Through recent technological and bioinformatic advances in virus genetic analysis and internationally coordinated surveillance, the 2009 influenza A pandemic has presented a unique opportunity to analyse the global spread of a new virus strain and to explore different transmission models, such as local spread and introductions from outside, in the dissemination of infections in a community. We have previously shown using highly specific diagnostic assays that the virus had infected approximately 20
% of the adult population of Scotland by 1 December 2010 (McLeish et al., 2011
). From the same study, it is possible to estimate a clinical attack rate of approximately 10
% for this virus, rendering classical epidemiological contact tracing almost impossible. Here we have added to the epidemiological information a phylogenetic analysis based on newly generated sequences of seven out of eight segments of the viral genome from a total of 70 strains from Scotland. These strains were distributed equally between the summer and winter phases and sampled representatively with respect to geographical location. Comparison of these strains with 128 strains from RUK and 292 from other global sources revealed strikingly different epidemic patterns within Scotland in the summer and winter phases. The initial phase was characterized by multiple independent introductions from both international and other UK sources, with significant local expansion of one clade that had a clear link to a possible progenitor in England, whilst the winter phase was more diverse genetically with several clades of similar size, some of which had no particularly close phylogenetic affinity to strains circulating in England. Bayesian phylogeographical analysis confirmed that the links between the epidemic in other parts of the UK to Scotland were stronger in the summer than in the winter phase.
Early studies of the diversification of A H1N1 2009 revealed seven distinguishable clades of virus (Nelson et al., 2009
), six of which were identified in North America in the summer phase (Nelson et al., 2011b
). As expected, the samples from Scotland included only a subset of the global diversity, with just two clades, 3 and 7, being represented. However, whilst clade 3 virtually disappeared from the USA by winter (Nelson et al., 2011b
), it still comprised 13
% (5/39) of the winter-phase sample in Scotland.
In comparison to England, Scotland had much lower diversity in the summer phase, with a smaller number of introductions and extensive local spread in the greater Glasgow area, leading to an epidemic dominated by one large clade. However, this clade did not lead into the winter epidemic, which appeared to arise from separate introductions. To put this on a quantitative basis, we used the beast output files to evaluate the extent to which the epidemic in Scotland developed independently (). This demonstrated clearly that local spread was dominant in both phases, but that the winter phase () appeared to be completely distinct from the epidemic in England. Unfortunately, the representation of the two phases among strains from England was quite uneven, with only 26 (out of 147) strains sequenced coming from the winter phase. This low sampling density means that we cannot say more. Nevertheless, it appears that the gravity model alone does not fully explain the phylogenetic pattern in the two phases of the epidemic.

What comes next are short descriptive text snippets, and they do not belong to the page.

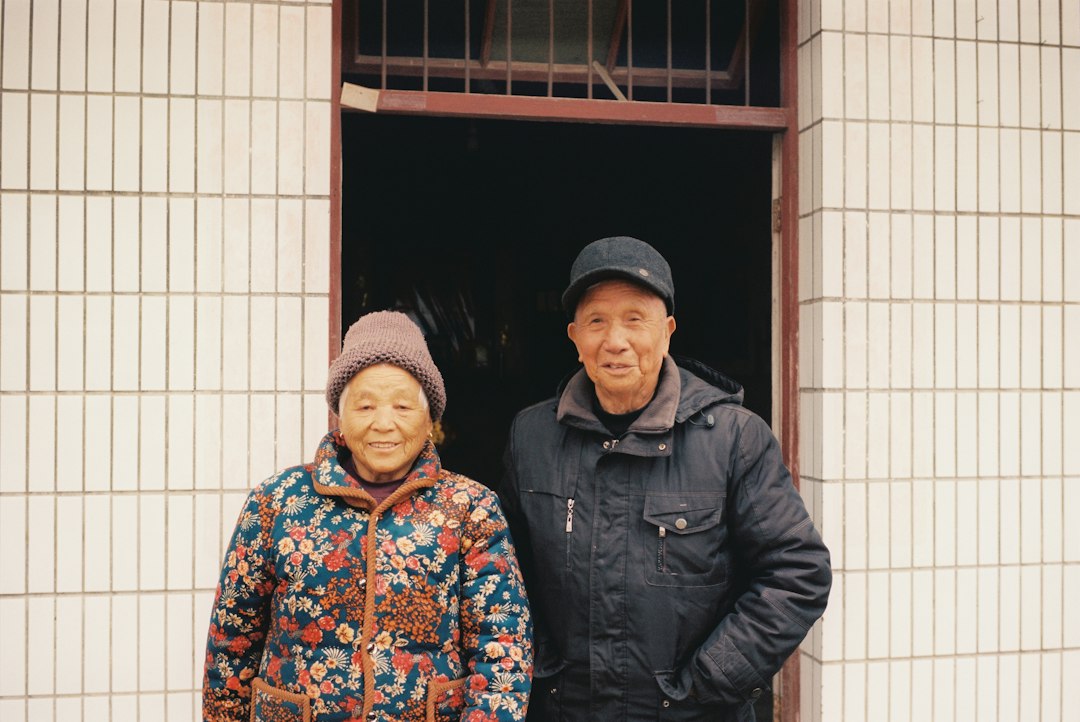 An elderly couple stands smiling in front of a building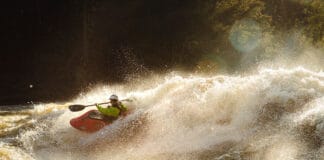Growing Paddlesports: The Truth Behind The “Butt In Boats” Theory person whitewater kayaking through large rapids in golden light
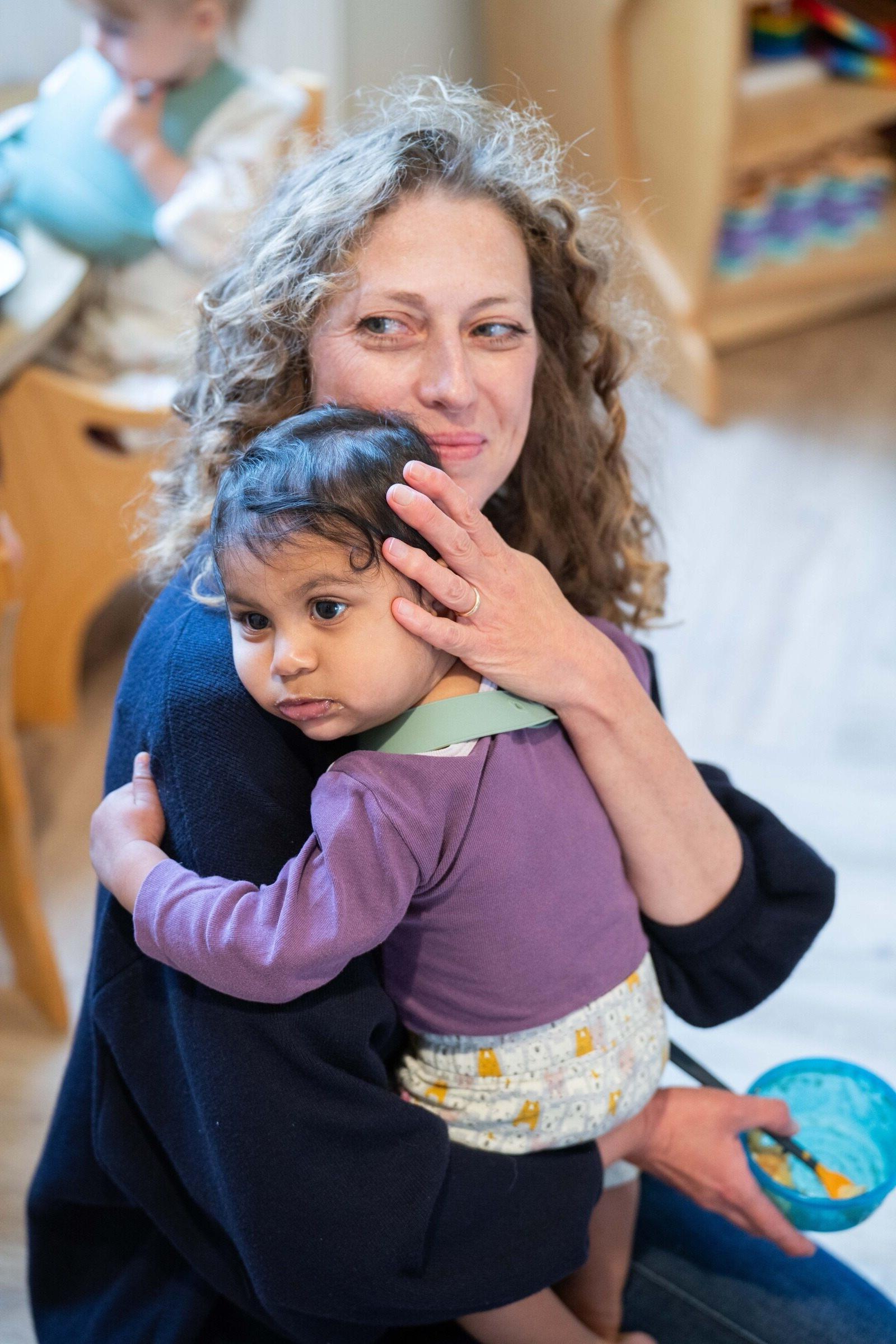 Basker International Childcare teacher cuddles baby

A surprising feature of the results that may be relevant, however, is the clear links between the UK-Early sequences and both North America and Asia, particularly in the summer phase, strongly suggesting an epidemiological link from North America to Asia through the UK in the global spread of the pandemic. This suggests that air-travel routes influenced the initial spread of the pandemic between continents, as there was a much weaker direct connection between the sequences from these continents in contrast to the results obtained by Jombart et al. (2009)
from haemagglutinin and neuraminidase sequences obtained in the summer phase. In a phylogeographical analysis of the summer and winter phases of the 2009 pandemic in the USA, Nelson et al. (2011b)
found evidence for founder effects leading to phylogenetically distinct epidemics among different cities in the summer phase, whereas the winter phase was almost completely homogeneous across the USA. The high degree of mixing occurring within the USA was illustrated very clearly by the analysis of a single university campus, implying >20 phylogenetically distinct introductions to that one site in the winter phase (Holmes et al., 2011
). Earlier studies of seasonal influenza suggested seeding from the tropics as an important influence in the establishment of annual epidemics (Rambaut et al., 2008
), but the phylogeographical analysis here does not suggest that any particular link outside the UK was important for the winter epidemic in Scotland. Further and more detailed sample collections are clearly required to provide adequate answers to the questions of persistence through summer and the source of winter epidemics within the UK.